Monte Carlo simulations of star clusters — I. First Results

A revision of Stodoíkiewicz's Monte Carlo code is used to simulate evolution of star clusters. The new method treats each superstar as a single star and follows the evolution and motion of all individual stellar objects. The first calculations for isolated, equal‐mass N ‐body systems with three‐body energy generation according to Spitzer's formulae show good agreement with direct N ‐body calculations for N  = 2000, 4096 and 10 000 particles. The density, velocity, mass distributions, energy generation, number of binaries, etc., follow the N ‐body results. Only the number of escapers is slightly too high compared with N ‐body results, and there is no level‐off anisotropy for advanced post‐collapse evolution of Monte Carlo models as is seen in N ‐body simulations for N  ≤ 2000. For simulations with N  > 10 000 gravothermal oscillations are clearly visible.
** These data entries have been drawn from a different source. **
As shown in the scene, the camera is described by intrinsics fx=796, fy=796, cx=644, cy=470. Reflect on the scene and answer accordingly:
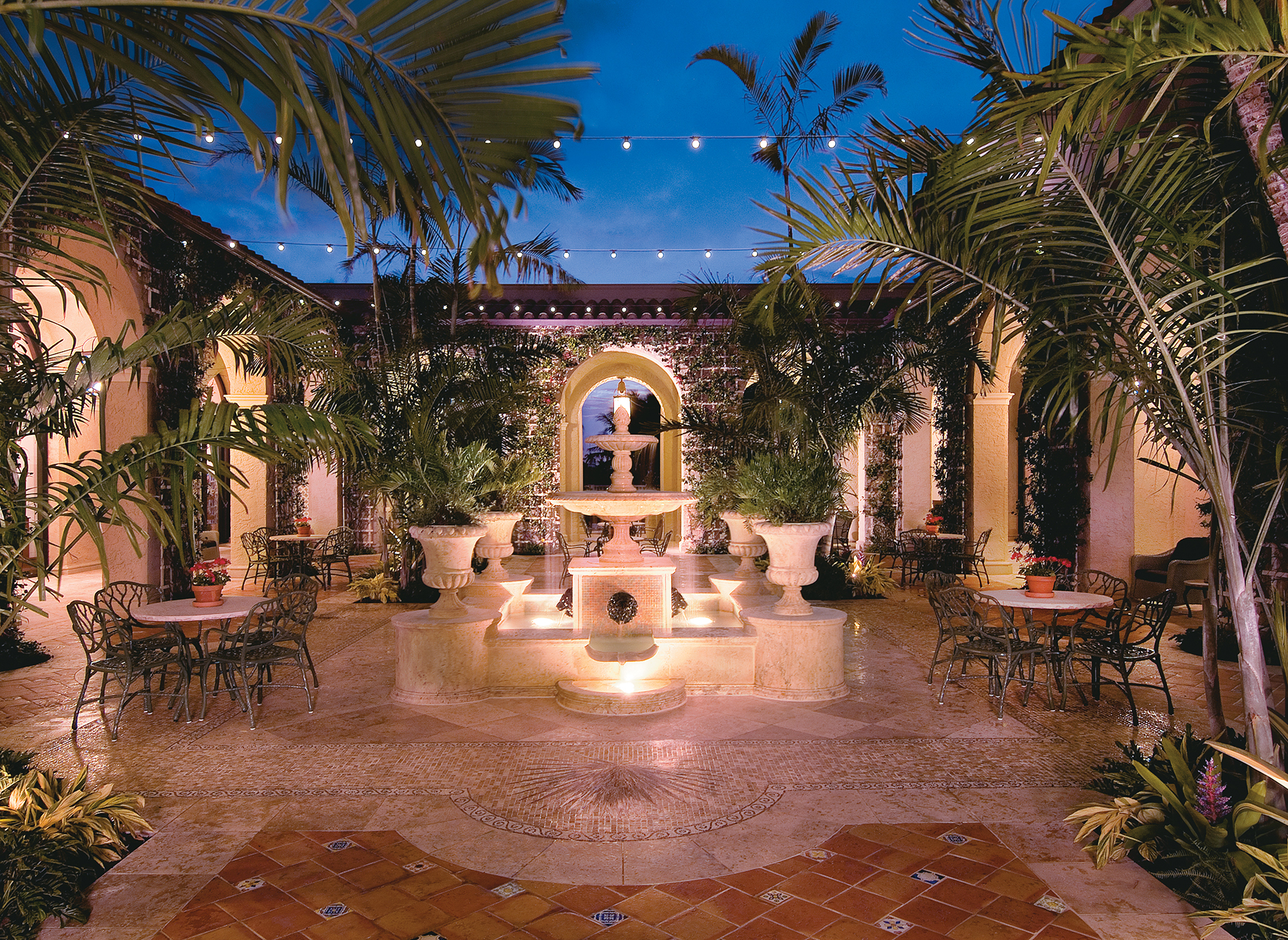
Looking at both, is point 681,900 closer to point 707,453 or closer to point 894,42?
point 707,453

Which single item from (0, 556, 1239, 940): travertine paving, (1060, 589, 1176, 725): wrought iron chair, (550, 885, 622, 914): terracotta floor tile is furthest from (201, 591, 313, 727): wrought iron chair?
(1060, 589, 1176, 725): wrought iron chair

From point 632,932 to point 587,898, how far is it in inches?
12.4

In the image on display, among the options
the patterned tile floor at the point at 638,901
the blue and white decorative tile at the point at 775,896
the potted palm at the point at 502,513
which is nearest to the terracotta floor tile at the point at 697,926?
the patterned tile floor at the point at 638,901

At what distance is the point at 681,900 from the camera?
3.24m

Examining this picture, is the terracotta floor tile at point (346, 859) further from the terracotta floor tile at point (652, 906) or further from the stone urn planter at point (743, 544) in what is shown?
the stone urn planter at point (743, 544)

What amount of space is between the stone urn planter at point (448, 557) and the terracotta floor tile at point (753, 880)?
11.8ft

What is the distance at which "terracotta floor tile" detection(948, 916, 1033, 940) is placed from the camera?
297 cm

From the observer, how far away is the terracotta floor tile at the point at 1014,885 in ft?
10.7

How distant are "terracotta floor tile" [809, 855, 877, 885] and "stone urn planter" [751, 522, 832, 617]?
2.96 meters

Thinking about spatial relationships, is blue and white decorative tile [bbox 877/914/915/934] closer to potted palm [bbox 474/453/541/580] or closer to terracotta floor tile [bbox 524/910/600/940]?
terracotta floor tile [bbox 524/910/600/940]

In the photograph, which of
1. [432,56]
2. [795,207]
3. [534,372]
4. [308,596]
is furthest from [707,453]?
[432,56]

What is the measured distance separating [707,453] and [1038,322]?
35.6ft

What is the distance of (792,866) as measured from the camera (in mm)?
3533

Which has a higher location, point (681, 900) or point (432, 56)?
point (432, 56)
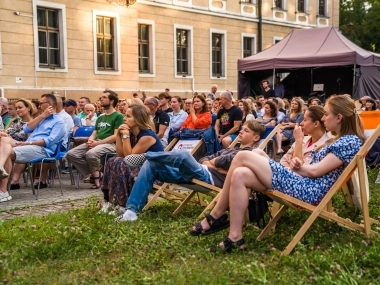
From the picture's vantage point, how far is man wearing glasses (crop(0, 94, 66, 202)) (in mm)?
7723

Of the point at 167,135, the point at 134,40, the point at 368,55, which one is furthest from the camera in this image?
the point at 134,40

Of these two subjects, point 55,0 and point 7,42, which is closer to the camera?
point 7,42

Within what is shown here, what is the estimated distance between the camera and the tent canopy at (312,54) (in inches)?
614

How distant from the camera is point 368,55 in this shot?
15.8 m

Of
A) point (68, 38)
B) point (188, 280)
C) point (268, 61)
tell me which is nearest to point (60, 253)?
point (188, 280)

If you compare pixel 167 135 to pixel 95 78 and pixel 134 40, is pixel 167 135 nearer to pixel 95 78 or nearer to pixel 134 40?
pixel 95 78

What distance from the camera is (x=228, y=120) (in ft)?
→ 32.8

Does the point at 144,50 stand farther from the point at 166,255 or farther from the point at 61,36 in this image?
the point at 166,255

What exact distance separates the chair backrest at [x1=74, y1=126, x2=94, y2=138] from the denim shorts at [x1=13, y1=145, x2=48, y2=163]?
1.57 metres

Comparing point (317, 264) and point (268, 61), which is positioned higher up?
point (268, 61)

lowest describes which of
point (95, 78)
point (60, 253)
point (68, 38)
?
point (60, 253)

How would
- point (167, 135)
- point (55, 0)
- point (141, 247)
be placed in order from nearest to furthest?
point (141, 247) → point (167, 135) → point (55, 0)

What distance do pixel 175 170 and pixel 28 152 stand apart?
304cm

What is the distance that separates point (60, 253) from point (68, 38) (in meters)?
14.8
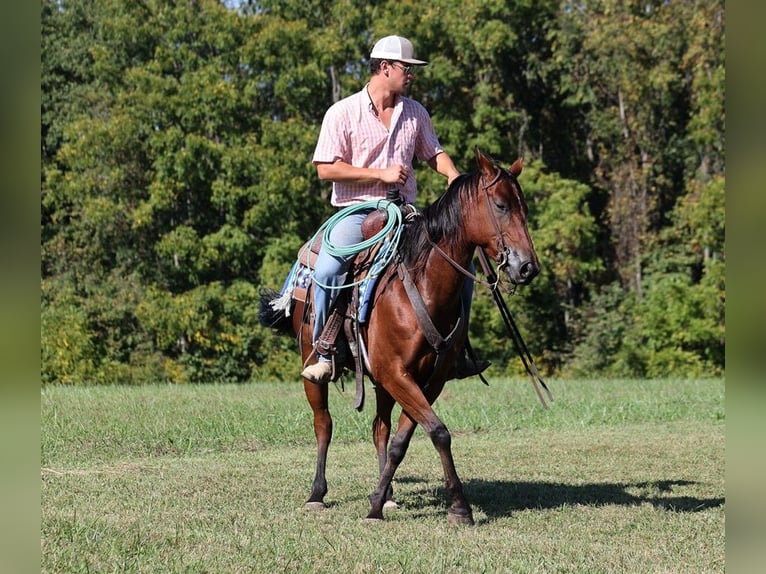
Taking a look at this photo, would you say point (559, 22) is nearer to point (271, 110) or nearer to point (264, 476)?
point (271, 110)

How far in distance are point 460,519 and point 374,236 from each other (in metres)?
1.94

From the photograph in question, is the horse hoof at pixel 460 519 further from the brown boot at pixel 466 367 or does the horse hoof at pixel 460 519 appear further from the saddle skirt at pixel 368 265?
the saddle skirt at pixel 368 265

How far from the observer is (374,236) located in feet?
23.6

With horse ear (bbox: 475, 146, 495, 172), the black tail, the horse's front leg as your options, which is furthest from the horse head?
the black tail

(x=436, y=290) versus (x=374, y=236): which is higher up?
(x=374, y=236)

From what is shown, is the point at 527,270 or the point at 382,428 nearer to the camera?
the point at 527,270

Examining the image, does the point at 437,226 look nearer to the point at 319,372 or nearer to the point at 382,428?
the point at 319,372

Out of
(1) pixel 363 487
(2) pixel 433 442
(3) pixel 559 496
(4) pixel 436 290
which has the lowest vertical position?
(1) pixel 363 487

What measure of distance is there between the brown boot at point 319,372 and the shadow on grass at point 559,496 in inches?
53.4

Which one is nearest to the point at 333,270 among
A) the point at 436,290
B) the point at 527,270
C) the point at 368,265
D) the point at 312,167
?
the point at 368,265

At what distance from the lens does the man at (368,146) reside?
285 inches

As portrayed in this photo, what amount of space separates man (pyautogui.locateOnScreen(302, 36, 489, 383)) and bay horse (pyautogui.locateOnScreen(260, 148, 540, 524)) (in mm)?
363
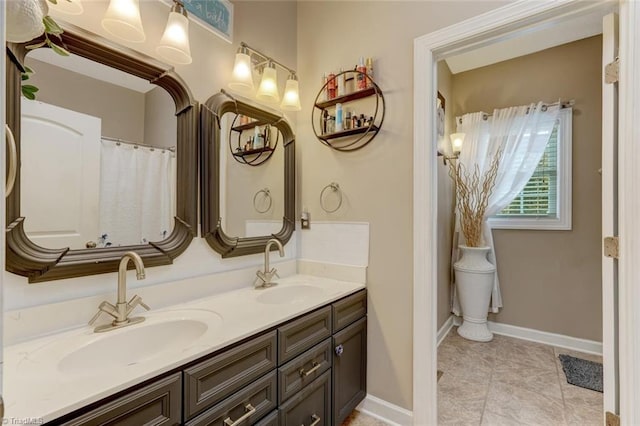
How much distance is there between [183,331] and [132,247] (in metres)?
0.43

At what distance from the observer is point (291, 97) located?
190 cm

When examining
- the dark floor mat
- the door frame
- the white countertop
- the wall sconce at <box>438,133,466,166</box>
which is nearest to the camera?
the white countertop

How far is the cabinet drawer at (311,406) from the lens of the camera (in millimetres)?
1223

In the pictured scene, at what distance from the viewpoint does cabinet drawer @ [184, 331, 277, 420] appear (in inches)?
35.0

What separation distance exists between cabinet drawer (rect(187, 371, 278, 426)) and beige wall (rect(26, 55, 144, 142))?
3.81 feet

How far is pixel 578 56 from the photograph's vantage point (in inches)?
102

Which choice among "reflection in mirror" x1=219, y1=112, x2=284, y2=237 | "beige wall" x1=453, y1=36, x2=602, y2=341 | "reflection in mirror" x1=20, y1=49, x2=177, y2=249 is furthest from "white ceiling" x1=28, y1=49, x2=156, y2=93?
"beige wall" x1=453, y1=36, x2=602, y2=341

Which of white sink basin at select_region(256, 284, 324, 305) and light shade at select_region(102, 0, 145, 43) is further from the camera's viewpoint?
white sink basin at select_region(256, 284, 324, 305)

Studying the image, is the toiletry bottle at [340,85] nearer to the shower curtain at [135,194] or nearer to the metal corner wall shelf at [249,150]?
the metal corner wall shelf at [249,150]

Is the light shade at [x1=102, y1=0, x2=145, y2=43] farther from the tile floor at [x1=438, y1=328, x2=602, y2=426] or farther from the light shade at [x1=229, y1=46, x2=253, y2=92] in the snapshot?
the tile floor at [x1=438, y1=328, x2=602, y2=426]

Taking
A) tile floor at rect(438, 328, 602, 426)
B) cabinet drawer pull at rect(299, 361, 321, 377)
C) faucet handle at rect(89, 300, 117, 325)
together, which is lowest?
tile floor at rect(438, 328, 602, 426)

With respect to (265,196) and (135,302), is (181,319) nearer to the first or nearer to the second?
(135,302)

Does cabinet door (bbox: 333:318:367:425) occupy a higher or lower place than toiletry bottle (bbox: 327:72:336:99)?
lower
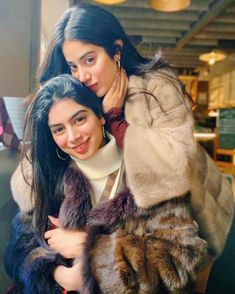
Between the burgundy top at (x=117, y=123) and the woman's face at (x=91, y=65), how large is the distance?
58 millimetres

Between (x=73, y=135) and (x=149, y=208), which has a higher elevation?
(x=73, y=135)

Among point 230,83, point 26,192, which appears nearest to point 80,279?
point 26,192

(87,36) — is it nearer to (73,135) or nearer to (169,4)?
(73,135)

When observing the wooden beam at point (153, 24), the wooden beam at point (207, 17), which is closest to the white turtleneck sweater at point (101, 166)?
the wooden beam at point (207, 17)

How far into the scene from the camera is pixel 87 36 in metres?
0.86

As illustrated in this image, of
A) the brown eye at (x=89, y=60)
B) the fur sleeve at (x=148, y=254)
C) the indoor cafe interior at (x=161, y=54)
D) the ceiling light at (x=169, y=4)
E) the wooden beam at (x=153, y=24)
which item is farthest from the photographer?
the wooden beam at (x=153, y=24)

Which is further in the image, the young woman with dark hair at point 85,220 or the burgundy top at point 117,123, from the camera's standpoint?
the burgundy top at point 117,123

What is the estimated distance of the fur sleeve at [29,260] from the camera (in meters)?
0.92

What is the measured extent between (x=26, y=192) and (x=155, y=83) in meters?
0.49

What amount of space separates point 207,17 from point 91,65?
3.34 m

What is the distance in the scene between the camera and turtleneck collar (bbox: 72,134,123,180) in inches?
35.9

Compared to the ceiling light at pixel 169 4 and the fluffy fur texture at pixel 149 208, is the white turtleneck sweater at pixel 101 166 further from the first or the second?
the ceiling light at pixel 169 4

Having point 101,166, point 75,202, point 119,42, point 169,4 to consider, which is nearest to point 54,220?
point 75,202

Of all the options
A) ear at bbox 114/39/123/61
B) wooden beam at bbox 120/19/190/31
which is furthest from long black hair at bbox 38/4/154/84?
wooden beam at bbox 120/19/190/31
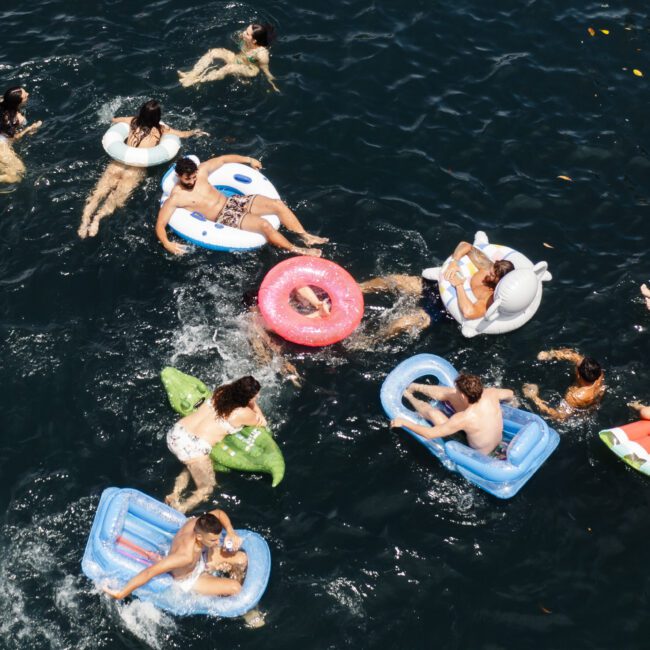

The calculations of N   2000, 4096, 10 000, 32 000 and 100 000 models take about 2, 6, 20, 130 and 2500 h, respectively. The Monte Carlo code is at least 10 5 times faster than the N ‐body one for N  = 32 768 with special‐purpose hardware. Thus it becomes possible to run several different models to improve statistical quality of the data and run individual models with N as large as 100 000. The Monte Carlo scheme can be regarded as a method which lies in the middle between direct N ‐body and Fokker–Planck models and combines most advantages of both methods.